== Exercise task ==
Rewrite the data as a JSON list of strings, one per line and skipping blank lines, starting at the beginning of the data and going on through the line containing "which element is". Leave the pictures out of the list.

== Records ==
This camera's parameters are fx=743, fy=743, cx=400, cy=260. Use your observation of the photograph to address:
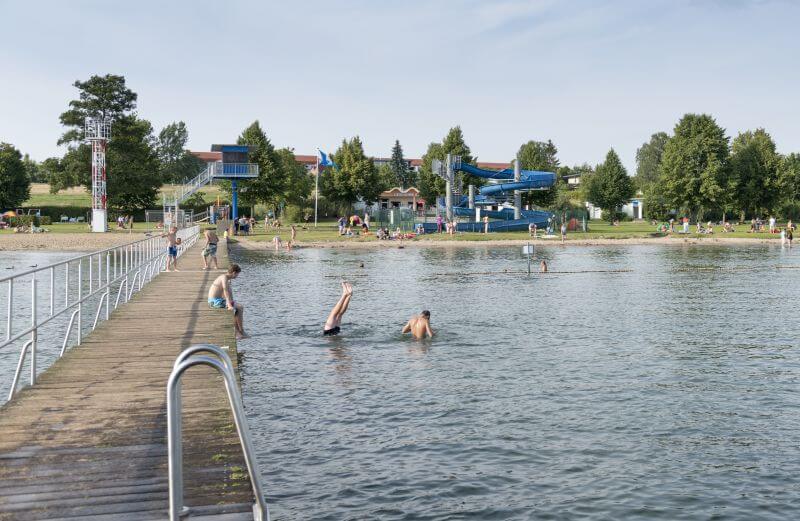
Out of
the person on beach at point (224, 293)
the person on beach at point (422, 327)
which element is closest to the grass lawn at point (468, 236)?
the person on beach at point (422, 327)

== Problem solution ==
[
  "This camera's parameters are fx=743, fy=743, cx=400, cy=260. Use your observation of the photograph to address:",
  "Out of",
  "the person on beach at point (224, 293)",
  "the person on beach at point (422, 327)",
  "which element is closest to the grass lawn at point (468, 236)?"
]